Label Fill (Table Auto-Fill)

# Fill by label (fill: prefix)
officecli set doc.hwpx / --prop 'fill:대표자=홍길동' --prop 'fill:연락처=010-1234'

# Directional fill: right (default), down, left, up
officecli set doc.hwpx / --prop 'fill:주소>down=서울시'

# Shorthand (fill: prefix optional with /table/fill path)
officecli set doc.hwpx /table/fill --prop '이름=김서준'

Query (Extended Syntax)

officecli query doc.hwpx 'p'                          # all paragraphs
officecli query doc.hwpx 'tc[text~=홍길동]'           # cell text search
officecli query doc.hwpx 'run[bold=true]'              # bold runs
officecli query doc.hwpx 'p:has(tbl)'                  # paragraphs containing tables
officecli query doc.hwpx 'tbl > tr > tc[colSpan!=1]'   # merged cells
officecli query doc.hwpx 'run[fontsize>=20]'           # 20pt+ font
officecli query doc.hwpx 'p[heading=1]'                # heading 1

Operators: =, !=, ~= (contains), >=, <=
Pseudo-selectors: :empty, :contains(text), :has(child), :first, :last
Virtual attributes: text, bold, italic, fontsize, colSpan, rowSpan, heading

Resident Mode (Live Connection)

officecli open doc.hwpx          # returns IMMEDIATELY; daemon in bg
officecli view text               # view without re-opening
officecli set '/p[1]' --prop bold=true
officecli close                   # close session
Do NOT run officecli open as a background shell job. It returns immediately and the daemon lives in the background automatically. Running it as a monitored background shell creates zombies and file locks.

Batch Mode

officecli batch doc.hwpx <<'EOF'
view text
view stats
view forms --auto
EOF

Compare

officecli compare a.hwpx b.hwpx                    # text diff (default)
officecli compare a.hwpx b.hwpx --mode outline      # heading diff
officecli compare a.hwpx b.hwpx --mode table --json  # table diff JSON

Uses LCS DP alignment (fallback greedy for >10M cells). Table similarity: dimension weight 0.3 + content weight 0.7. Page range filtering: --pages "1-3,5".

Image & Watermark

# Inline image
officecli add doc.hwpx /section[1] --type picture --prop path=/path/to/image.png

# Page-centered floating image
officecli add doc.hwpx /section[1] --type picture \
  --prop path=/path/to/image.png \
  --prop anchor=page --prop halign=center --prop valign=middle

# Watermark (opaque RGB PNG recommended)
officecli add doc.hwpx /section[1] --type watermark \
  --prop src=/path/to/watermark.png --prop bright=0 --prop contrast=0

Watch & HTML Preview

officecli watch doc.hwpx           # auto-refresh HTML on file change
officecli unwatch doc.hwpx         # stop
officecli view doc.hwpx html --browser  # one-shot A4 preview

Template Assembly System

HWP uses a unique base + overlay template system.
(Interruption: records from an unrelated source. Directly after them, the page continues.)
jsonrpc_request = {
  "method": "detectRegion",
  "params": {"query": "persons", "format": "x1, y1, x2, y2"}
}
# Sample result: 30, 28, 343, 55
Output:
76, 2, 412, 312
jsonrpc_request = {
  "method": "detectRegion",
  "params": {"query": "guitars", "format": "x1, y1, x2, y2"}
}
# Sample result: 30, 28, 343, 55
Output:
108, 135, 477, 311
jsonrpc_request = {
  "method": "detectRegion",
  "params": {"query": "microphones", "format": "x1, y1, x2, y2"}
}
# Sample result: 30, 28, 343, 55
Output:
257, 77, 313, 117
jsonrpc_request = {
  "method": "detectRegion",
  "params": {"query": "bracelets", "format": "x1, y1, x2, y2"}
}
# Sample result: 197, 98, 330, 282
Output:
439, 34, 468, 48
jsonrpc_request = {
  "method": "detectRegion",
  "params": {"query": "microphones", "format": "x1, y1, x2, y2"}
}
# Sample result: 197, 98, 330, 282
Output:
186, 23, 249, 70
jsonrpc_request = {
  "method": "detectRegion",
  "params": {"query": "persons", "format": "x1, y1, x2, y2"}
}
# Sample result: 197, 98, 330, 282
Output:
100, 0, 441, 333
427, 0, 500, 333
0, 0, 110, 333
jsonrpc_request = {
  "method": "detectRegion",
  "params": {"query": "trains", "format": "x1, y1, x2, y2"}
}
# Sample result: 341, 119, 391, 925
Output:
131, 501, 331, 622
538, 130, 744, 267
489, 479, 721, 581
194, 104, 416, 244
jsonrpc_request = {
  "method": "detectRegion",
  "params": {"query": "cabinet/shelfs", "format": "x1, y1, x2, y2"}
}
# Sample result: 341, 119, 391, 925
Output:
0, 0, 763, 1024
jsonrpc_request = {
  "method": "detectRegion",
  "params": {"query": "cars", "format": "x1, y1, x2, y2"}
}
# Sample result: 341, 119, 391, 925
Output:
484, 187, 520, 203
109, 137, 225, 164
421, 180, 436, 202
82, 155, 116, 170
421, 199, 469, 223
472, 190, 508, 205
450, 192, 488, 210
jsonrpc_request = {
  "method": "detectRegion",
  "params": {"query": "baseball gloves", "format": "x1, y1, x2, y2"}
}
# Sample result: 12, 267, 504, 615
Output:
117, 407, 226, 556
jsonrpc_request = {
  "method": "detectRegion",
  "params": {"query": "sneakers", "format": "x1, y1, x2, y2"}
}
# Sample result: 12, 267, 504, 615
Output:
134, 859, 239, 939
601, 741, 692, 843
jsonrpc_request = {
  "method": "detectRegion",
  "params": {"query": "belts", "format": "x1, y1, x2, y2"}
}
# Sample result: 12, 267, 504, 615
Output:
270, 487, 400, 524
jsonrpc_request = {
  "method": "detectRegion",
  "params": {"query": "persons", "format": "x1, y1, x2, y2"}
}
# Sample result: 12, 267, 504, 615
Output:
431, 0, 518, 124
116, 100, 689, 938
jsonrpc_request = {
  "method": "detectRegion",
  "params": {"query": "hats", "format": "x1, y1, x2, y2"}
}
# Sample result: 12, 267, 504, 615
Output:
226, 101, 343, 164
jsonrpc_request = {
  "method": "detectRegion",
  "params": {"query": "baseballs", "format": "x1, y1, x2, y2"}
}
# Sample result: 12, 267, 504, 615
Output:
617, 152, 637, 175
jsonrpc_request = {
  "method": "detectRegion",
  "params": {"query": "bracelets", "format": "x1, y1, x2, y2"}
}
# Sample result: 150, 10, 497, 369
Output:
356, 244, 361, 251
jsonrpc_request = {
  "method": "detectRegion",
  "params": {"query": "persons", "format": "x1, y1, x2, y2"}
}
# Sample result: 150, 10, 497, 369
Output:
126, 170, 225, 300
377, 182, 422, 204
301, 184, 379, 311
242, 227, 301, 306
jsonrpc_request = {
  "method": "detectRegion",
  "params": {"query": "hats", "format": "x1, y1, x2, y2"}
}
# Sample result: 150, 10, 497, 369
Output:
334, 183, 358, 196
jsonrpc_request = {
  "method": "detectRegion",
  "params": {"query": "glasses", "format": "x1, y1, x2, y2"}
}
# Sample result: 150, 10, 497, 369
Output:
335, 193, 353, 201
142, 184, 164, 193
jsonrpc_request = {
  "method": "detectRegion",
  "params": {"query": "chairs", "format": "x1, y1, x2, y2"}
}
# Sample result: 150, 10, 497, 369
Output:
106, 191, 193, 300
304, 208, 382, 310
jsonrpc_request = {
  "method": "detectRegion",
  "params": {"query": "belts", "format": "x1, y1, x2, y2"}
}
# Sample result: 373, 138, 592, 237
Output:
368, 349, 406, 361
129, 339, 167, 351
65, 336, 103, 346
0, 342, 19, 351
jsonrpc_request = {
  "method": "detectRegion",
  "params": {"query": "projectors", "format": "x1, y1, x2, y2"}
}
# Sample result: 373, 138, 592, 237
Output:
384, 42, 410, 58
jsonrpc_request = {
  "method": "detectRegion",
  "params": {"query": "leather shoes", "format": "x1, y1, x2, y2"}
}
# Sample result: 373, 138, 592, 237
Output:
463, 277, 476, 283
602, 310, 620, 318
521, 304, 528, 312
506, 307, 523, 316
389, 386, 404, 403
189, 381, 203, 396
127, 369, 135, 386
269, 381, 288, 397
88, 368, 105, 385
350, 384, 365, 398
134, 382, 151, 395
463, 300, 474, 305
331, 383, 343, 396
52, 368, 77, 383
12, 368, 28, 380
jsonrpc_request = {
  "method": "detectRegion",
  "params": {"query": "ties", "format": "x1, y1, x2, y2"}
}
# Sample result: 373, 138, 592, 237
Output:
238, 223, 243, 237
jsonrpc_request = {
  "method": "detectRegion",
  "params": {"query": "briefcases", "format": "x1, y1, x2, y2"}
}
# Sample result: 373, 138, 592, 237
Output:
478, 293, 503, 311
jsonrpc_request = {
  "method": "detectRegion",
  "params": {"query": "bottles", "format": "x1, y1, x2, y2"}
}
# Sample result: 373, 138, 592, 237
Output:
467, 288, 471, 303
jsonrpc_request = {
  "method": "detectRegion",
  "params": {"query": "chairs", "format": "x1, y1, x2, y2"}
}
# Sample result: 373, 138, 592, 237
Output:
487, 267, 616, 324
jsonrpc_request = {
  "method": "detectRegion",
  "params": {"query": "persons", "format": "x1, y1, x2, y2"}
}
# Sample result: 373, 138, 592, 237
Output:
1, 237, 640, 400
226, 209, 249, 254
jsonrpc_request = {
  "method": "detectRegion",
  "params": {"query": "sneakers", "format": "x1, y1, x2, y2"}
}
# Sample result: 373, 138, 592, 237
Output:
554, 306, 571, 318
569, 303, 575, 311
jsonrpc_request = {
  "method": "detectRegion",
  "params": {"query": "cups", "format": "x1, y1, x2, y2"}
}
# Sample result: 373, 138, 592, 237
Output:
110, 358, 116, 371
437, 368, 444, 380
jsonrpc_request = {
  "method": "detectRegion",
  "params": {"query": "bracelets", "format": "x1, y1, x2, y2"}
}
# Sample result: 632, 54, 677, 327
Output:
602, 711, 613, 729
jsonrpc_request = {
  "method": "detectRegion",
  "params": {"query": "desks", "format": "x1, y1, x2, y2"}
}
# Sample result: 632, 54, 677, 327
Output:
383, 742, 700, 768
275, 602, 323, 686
Most HWPX creation for 공문/보고서/회의록/제안서 should use this instead of officecli create blank.

Available Templates

TemplatePurposeKey Fields
baseEmpty HWPX skeletonmimetype, META-INF, empty header/section
gonmunOfficial letter (공문)문서번호, 수신, 참조, 제목, 본문
minutesMeeting minutes (회의록)일시, 장소, 참석자, 안건, 결정사항
proposalProposal (제안서)제안개요, 배경, 내용, 기대효과
reportReport (보고서)요약, 현황, 분석, 제언

Method 1: build_hwpx.py (Recommended)

python3 scripts/build_hwpx.py --template report --output Q4Report.hwpx

# Then edit content with officecli
officecli open Q4Report.hwpx
officecli set Q4Report.hwpx /table/fill --prop '제목=2026 Q4 보고'
# ... continue editing ...
officecli close Q4Report.hwpx

Method 2: Manual Overlay (for Customization)

# 1. Copy base skeleton
cp -r templates/base/ work/

# 2. Overlay domain-specific styles
cp -r templates/gonmun/* work/Contents/

# 3. Edit header.xml and section0.xml as needed
#    Reference: reference/header-xml-guide.md, reference/section0-xml-guide.md
#    Style IDs: reference/style_id_maps.md

# 4. Repack as HWPX (ZIP with strip + minify)
python3 scripts/ooxml/pack.py work/ out.hwpx

# 5. Validate
officecli validate out.hwpx

Reference-Based Editing

When the user says "format like X.hwpx", "공문 양식처럼", "기존 보고서 스타일", or provides a source file — start from the source, do not rebuild from scratch.

Workflow

  1. Copy the source: cp source.hwpx target.hwpx — inherits header.xml (styles), section0.xml (structure), META-INF
  2. Open: officecli open target.hwpx — daemon returns immediately (do NOT run as background)
  3. Remove body paragraphs only — keep header.xml (charPr/paraPr/borderFill), META-INF, settings
  4. Add new content using existing styleidref values — they auto-apply
Why copy first? HWPX header.xml holds all style definitions (charPr, paraPr, borderFill, listItems). Rebuilding from scratch breaks styleidref cross-references, loses consistent visual conventions, fails validation, and takes 10x longer.

Template Priority

  1. User-provided source file — first-class template
  2. tests/fixtures/agentic/*.hwpx — realistic samples (gonmun, report, minutes with tables)
  3. templates/{base,gonmun,minutes,proposal,report}/ — Template Assembly system
  4. officecli create blank — only when nothing else applies

Form Recognition & Fill

4-Strategy Recognition

#StrategyDescription
1Adjacent cell label-valueTable label → value detection (default)
2Header + data rowsColumn-header recognition
3In-cell patterns checkbox, keyword( ) paren-blank, (label: ) annotation
4KV table detection16 Korean keywords trigger auto-detection

3-Phase Fill Pipeline

  1. In-cell patterns: checkbox , paren-blank fill, annotation fill
  2. Table label-value: exact + prefix 60% matching, 4-directional (right/down/left/up)
  3. Inline paragraph: regex lookbehind for "label: value" outside tables

AI Form Fill Workflow

# Step 1: Recognize all fields
officecli view form.hwpx forms --auto --json > fields.json

# Step 2: AI maps label -> value (your logic here)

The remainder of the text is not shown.